Hashem, please help me as I make this decision. Please get my daughter to listen to me. I know the solution to my problem is there awaiting me, please help me to see it. Sometimes the answer is immediate — like when I couldn’t find a certain book, I asked for help and then went straight to it. Other times I don’t get to see the obvious result right away.

I have also discovered I’m capable of miracles. We all are. Not the kind you might initially think of. I’m talking about the simple — but monumental — miracle of going against one’s own nature. Succeeding in overcoming that little voice that says things like, “My husband should have done that for me.” Or “I’m too tired to get up early. I really need more sleep.”

I truly realized the power of these internal battles while standing in my kitchen one recent weekday morning rewarming my coffee in the microwave after sending my children off to school. I was disappointed about something I had perceived and began to stew about it, the thoughts swirling in my mind. “I’ve been wronged, I told myself. I have a reason to upset.”

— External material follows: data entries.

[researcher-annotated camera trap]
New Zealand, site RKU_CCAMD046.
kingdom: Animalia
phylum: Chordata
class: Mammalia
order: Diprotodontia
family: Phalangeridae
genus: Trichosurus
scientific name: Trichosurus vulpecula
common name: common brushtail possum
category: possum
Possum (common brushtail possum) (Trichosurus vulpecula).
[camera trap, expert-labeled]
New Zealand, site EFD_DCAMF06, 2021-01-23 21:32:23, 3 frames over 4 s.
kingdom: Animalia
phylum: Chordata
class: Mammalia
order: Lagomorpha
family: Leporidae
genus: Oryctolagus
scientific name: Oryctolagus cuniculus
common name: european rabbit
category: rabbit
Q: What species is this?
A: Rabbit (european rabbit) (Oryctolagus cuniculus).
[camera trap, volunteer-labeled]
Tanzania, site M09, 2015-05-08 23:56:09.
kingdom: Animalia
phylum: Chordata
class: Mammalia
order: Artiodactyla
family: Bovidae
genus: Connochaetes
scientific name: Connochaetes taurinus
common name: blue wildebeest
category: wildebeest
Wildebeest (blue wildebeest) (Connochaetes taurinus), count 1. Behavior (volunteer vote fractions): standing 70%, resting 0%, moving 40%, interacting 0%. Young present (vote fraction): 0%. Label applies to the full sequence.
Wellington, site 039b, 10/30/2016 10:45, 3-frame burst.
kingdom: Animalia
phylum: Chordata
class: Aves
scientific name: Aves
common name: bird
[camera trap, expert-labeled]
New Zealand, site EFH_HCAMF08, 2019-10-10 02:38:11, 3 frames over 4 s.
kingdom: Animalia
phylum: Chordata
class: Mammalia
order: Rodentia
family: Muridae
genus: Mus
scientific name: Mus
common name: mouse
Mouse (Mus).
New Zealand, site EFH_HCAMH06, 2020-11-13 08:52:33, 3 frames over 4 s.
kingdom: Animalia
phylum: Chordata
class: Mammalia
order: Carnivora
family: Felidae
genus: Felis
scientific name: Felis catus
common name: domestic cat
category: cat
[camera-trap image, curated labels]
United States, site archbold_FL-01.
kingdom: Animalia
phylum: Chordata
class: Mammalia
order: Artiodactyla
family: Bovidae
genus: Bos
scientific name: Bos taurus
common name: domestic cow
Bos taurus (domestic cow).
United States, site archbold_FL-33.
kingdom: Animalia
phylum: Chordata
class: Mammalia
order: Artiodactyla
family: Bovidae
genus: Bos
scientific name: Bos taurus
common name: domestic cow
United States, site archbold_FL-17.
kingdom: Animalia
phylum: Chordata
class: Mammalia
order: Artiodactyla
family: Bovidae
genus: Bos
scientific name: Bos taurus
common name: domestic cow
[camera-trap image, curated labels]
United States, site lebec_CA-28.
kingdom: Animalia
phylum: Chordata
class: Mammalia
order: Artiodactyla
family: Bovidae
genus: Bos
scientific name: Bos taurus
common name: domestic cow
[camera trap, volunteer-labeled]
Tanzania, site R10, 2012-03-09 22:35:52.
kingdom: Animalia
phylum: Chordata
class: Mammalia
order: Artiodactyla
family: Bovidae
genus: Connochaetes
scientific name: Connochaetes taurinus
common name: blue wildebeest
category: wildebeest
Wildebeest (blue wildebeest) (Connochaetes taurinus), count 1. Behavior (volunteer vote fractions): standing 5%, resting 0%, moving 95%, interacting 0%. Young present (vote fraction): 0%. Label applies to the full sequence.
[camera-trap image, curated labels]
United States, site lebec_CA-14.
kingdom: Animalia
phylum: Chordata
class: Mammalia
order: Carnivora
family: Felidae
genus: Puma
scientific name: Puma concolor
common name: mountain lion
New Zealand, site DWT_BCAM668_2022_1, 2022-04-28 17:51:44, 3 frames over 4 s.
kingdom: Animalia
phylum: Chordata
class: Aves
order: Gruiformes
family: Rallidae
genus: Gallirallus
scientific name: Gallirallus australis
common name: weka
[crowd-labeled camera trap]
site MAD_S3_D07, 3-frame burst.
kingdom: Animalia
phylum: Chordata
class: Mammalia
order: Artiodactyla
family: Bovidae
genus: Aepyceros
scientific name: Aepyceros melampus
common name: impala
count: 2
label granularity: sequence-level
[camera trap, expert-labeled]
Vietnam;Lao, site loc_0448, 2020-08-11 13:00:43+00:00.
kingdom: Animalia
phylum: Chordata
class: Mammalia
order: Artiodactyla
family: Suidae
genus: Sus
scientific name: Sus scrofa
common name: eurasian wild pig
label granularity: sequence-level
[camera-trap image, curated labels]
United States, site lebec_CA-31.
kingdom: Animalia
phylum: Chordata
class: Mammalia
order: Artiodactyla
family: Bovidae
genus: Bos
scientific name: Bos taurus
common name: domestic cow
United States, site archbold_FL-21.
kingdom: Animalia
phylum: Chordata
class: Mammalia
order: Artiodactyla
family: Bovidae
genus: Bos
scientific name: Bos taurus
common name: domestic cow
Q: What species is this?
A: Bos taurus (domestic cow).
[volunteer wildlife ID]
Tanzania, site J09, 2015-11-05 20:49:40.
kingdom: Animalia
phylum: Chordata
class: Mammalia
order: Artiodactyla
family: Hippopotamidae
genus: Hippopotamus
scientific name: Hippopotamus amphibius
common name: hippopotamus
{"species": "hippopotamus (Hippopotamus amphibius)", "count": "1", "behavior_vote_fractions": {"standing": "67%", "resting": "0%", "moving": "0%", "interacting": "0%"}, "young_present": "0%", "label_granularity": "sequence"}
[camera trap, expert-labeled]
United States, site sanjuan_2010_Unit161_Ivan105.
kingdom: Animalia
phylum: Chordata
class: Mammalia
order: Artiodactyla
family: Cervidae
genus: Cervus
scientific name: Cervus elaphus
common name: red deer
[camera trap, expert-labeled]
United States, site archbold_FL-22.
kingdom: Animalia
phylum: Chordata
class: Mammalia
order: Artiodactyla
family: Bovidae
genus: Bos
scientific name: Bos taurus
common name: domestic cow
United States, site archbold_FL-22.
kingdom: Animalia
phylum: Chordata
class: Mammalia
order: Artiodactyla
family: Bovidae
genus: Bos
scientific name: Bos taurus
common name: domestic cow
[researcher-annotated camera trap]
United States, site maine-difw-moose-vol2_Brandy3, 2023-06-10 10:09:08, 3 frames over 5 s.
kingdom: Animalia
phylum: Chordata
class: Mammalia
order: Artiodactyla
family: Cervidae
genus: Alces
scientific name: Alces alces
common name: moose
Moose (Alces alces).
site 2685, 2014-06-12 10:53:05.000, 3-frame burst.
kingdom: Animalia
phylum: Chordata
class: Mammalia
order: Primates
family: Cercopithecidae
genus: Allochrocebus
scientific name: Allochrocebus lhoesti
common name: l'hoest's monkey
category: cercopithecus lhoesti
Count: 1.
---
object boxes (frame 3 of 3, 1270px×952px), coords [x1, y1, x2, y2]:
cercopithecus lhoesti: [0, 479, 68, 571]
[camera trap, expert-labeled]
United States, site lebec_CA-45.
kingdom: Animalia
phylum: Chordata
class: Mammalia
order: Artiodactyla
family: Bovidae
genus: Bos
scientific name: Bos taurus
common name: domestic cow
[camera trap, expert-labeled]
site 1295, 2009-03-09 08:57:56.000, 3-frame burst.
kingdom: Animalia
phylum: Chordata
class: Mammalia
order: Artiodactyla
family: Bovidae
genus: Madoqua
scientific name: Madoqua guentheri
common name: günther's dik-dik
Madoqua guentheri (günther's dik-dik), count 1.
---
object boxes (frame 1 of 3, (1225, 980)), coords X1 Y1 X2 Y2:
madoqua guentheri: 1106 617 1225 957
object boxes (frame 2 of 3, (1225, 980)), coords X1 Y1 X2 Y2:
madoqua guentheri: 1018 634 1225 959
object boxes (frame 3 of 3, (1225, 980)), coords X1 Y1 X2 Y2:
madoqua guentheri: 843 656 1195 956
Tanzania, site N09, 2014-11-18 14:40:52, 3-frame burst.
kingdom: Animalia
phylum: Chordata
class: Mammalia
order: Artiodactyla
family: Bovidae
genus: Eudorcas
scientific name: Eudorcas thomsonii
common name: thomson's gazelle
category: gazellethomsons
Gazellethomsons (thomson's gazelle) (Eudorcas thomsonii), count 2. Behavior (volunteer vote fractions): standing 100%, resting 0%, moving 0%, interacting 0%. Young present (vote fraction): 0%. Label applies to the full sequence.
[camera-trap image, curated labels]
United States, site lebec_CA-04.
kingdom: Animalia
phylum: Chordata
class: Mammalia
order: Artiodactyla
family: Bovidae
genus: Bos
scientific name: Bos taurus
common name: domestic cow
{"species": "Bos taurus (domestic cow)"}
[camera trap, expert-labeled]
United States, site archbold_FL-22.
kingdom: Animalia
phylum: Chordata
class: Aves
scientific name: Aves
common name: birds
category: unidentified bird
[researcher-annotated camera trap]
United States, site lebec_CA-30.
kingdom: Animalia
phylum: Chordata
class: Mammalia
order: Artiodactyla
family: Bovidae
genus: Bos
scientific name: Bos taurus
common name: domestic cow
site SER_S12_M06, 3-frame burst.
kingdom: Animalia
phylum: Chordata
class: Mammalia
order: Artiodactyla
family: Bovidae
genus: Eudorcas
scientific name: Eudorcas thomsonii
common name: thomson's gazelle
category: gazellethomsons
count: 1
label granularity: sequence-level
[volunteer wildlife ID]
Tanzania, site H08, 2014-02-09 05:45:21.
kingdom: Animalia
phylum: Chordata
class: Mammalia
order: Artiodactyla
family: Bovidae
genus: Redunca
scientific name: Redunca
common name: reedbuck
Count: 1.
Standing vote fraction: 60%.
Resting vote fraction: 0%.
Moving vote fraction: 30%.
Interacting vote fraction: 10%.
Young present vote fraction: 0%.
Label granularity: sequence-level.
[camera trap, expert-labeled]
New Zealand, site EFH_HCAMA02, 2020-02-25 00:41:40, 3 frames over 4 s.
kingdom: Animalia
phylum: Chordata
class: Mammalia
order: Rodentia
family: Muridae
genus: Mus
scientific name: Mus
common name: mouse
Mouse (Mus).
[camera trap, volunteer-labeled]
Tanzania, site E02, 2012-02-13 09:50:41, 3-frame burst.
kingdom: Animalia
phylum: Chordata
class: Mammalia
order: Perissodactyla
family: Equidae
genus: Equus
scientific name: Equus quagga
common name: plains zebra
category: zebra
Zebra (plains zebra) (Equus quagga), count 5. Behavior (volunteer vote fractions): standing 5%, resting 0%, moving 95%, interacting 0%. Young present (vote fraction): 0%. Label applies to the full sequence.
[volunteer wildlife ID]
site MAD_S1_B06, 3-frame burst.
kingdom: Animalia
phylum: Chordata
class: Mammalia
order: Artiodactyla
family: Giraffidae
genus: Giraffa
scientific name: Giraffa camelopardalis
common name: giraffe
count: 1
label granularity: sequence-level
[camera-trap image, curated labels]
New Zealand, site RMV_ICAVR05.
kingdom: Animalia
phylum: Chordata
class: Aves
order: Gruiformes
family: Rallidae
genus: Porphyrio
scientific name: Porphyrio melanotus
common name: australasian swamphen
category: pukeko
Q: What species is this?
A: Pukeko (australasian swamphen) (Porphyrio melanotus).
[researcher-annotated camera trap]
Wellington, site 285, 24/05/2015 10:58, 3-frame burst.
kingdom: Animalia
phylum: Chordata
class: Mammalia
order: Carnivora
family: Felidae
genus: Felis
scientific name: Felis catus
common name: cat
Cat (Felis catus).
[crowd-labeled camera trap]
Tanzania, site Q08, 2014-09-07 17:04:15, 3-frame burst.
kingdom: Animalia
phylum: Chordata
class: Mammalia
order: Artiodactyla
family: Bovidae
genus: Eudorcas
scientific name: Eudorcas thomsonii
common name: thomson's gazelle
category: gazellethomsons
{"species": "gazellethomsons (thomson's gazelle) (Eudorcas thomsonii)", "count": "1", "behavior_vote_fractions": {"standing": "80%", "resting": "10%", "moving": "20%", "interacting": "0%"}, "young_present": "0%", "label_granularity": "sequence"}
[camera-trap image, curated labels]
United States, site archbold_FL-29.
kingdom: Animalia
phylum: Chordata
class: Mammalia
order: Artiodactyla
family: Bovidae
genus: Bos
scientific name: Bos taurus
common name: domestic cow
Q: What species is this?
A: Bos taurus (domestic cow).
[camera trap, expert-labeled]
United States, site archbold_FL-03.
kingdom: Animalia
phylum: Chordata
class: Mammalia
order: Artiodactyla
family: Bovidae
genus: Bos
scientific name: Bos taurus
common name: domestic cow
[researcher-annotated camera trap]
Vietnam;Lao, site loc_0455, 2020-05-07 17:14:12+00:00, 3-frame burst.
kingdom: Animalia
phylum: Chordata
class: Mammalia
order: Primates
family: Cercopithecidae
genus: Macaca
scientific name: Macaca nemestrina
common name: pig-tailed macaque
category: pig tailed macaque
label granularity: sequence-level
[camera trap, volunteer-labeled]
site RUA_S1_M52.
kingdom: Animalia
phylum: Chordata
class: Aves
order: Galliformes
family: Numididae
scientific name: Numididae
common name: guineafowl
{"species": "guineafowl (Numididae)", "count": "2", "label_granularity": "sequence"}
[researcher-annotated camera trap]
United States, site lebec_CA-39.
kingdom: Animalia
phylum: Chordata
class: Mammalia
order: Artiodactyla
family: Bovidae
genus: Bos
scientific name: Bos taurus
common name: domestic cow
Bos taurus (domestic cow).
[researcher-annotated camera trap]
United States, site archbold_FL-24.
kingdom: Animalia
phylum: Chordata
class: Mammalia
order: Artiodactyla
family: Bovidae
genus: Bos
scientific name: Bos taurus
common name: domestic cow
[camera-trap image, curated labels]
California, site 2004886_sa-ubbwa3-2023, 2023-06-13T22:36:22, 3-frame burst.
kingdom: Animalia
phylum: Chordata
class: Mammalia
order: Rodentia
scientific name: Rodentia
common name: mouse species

And then suddenly, this other voice I had been reading and hearing about for years began to surface. “Let it go,” this new, somewhat timid voice told me. “All is good. Be happy.” And as I let that more positive voice surface, its power grew. My body and mind relaxed. And it was good.

Over the course of the next few days and weeks, I continued letting this new voice win.

As our sages tell us, think good and it will be good. Everything G-d does, from stubbing a toe to losing a job, Rabbi Ashear says, is all orchestrated Above in an effort to protect and care for us, even when, especially when, we don’t fully understand how or why.

It’s all good. Recognizing that when you’re down is monumental, an everyday miracle capable of kindling, or rekindling, a soul.


One thought on “Performing Miracles

  1. Mindy, I love how you wrote that “it’s actually brighter now, different, more grounded below and connected Above.” I think all of us go through a stage where we need to learn to acquire that more mature, balanced approach to our spiritual growth. It’s not about giving up that seeking, searching part of us, but learning to become a bright shining star, always keeping our steady but brilliant light aglow, as opposed to fireworks, whose light awes with its power but then quickly burns out.
    A beautiful authentic piece from a beautiful authentic soul! Thank you.